Gear cutters

So i fancy having a go at gear cutting at some point yet there is alot of different cutters out there and they are not the cheapest so figure i would ask a few questions....

Lets assume that i am not trying to match to an existing gear and therefore we are a blank sheet of paper.

Module or DP? Since model engineering is typically imperial, is DP the way to go?

How do you select the correct DP range? Do i get a set of DP16, DP20, something else? You know the typical sizes of gears for models, what do people have?

Pressure Angle - Am i correct in think DP is typically 14.5 deg whereas module is 20 deg? If so, there is no question to ask once my one above is answered.

Thanks

Hi Matt,

All the modern gears I have come across are 20 deg. PA. DP or module is up to you, the gears I have made are all module based. The DP (or module) size depends on what the gears will do. I have made extra change gears for my small lathe - module 1 (DP 25.4), a clock would use a smaller size. You can make your own gear cutters if you want to save money.

Thor

There really is not a typical size gear fort Model engineering, A 1/3rd scale traction engine may have 6DP gears on the final drive, a small IC engine or stationary engine could easily get down to 48 or 64DP.

* **EXERCISES TO COMPLETE**
[1] Write out the passage of the gear cutters thread starting at "There really is" and ending at "48 or 64DP.".
[2] List every diametral pitch (DP) value mentioned in the gear cutters thread.
[3] Carry on the gear cutters thread from where it stops.

(Brief descriptive captions)

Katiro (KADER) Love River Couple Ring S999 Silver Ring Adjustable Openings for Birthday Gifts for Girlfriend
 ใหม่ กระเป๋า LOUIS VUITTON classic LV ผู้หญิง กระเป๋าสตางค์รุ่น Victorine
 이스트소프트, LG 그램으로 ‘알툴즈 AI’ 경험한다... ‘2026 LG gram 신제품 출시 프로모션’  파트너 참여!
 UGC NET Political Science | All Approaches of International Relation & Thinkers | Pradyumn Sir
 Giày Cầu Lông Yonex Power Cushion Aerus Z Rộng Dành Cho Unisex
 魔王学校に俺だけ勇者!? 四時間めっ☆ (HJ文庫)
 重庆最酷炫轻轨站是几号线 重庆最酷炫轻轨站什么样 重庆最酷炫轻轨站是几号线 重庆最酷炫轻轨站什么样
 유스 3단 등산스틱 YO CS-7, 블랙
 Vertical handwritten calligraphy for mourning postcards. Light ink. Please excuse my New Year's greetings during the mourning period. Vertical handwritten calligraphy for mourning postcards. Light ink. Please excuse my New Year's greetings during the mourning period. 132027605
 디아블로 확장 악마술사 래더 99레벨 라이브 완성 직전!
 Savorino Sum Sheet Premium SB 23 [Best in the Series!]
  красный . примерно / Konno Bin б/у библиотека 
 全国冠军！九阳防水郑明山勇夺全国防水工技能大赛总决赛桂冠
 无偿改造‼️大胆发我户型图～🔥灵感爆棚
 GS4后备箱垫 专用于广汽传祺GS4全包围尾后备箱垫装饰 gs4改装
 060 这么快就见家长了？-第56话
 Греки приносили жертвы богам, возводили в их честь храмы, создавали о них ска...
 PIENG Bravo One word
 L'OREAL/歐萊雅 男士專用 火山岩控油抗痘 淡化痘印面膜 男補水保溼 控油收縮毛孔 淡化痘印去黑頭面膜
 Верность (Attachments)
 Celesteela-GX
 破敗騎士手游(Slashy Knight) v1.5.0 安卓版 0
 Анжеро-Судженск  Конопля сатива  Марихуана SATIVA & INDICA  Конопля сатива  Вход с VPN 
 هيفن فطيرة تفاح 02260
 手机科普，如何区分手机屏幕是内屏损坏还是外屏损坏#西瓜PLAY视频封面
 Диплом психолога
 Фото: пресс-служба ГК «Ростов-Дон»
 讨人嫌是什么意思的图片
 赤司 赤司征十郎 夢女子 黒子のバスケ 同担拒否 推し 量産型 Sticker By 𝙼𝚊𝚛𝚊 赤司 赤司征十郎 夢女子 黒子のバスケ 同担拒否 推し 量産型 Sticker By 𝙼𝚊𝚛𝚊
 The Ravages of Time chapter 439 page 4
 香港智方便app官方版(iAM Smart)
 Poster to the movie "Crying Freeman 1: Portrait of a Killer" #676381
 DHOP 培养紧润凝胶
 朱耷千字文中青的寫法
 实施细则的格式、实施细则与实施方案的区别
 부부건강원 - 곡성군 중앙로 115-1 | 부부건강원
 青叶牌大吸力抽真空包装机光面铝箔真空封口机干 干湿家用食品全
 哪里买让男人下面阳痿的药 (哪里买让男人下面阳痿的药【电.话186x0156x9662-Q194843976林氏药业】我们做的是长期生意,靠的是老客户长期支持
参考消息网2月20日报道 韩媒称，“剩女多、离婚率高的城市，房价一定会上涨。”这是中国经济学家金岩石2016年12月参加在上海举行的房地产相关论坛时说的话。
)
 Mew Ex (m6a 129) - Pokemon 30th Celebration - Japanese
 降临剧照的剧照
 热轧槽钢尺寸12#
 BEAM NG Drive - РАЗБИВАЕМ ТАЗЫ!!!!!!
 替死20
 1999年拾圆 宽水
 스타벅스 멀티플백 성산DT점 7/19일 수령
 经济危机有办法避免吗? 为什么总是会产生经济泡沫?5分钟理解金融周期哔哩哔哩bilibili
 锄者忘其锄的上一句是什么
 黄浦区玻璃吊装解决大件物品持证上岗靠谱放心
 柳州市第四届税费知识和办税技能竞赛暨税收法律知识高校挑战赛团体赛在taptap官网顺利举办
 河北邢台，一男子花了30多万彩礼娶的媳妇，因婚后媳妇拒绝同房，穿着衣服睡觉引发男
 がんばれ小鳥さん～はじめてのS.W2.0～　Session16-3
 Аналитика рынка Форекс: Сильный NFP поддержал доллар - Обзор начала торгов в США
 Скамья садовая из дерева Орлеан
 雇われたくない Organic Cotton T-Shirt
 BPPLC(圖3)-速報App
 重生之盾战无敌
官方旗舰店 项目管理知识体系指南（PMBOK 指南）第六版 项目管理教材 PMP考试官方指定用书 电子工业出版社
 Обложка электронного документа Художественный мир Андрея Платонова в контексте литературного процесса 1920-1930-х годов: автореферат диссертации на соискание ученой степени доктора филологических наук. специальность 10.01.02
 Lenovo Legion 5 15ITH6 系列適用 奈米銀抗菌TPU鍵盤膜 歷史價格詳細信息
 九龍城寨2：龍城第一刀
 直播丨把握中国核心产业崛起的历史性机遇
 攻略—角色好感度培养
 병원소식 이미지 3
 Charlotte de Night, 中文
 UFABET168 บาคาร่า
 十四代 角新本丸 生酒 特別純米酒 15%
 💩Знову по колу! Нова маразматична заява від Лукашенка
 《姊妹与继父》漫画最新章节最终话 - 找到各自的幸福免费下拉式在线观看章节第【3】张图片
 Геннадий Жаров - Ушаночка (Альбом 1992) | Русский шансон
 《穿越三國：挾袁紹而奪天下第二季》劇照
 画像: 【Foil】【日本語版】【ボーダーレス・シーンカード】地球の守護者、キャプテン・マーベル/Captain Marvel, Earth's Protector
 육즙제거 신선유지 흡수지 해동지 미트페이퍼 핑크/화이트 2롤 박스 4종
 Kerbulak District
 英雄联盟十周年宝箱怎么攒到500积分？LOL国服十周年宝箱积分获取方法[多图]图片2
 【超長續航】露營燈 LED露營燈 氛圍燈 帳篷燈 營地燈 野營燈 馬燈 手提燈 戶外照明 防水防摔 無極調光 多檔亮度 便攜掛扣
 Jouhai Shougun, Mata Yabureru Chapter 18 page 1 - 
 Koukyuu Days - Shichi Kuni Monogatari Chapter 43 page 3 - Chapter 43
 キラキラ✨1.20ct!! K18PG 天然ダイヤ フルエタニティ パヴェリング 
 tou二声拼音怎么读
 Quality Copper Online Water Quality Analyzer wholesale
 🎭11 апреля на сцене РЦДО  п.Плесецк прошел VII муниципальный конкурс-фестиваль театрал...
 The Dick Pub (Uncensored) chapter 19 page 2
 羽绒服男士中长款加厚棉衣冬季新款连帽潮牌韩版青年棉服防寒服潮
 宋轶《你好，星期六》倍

* **ANSWERS TO THE TASKS**
[1]
There really is not a typical size gear fort Model engineering, A 1/3rd scale traction engine may have 6DP gears on the final drive, a small IC engine or stationary engine could easily get down to 48 or 64DP.

[2] 16, 20, 25.4, 6, 48, 64

[3]
I mostly work in metric these days so tend to design my model engines with Module gears at 20deg pa as that's what's available for cutters as well as off the shelf gears. Older designs or those from the US will more likely be DP

There is no reason why you cannot have 14.5 PA in module cutters. You can specify the same cutter in DP or module just as you would measure a dimension in inches or mm. That said Module is the more modern way of defining a gear and these days it is, I think, more normal to find 20 deg PA so Module and 20PA cutters are perhaps more common rather than there being a fixed association. In fact if you make your own cutters then you can have whatever you like.

However I would suggest that you aim for something useful in terms of cutters. For instance if you have a Myford with change wheels opting for 20DP and 14.5PA gives you a cutter which will generate change wheels should you wish to do so in the future.

RDG seem to have a fair range of cutters at the moment.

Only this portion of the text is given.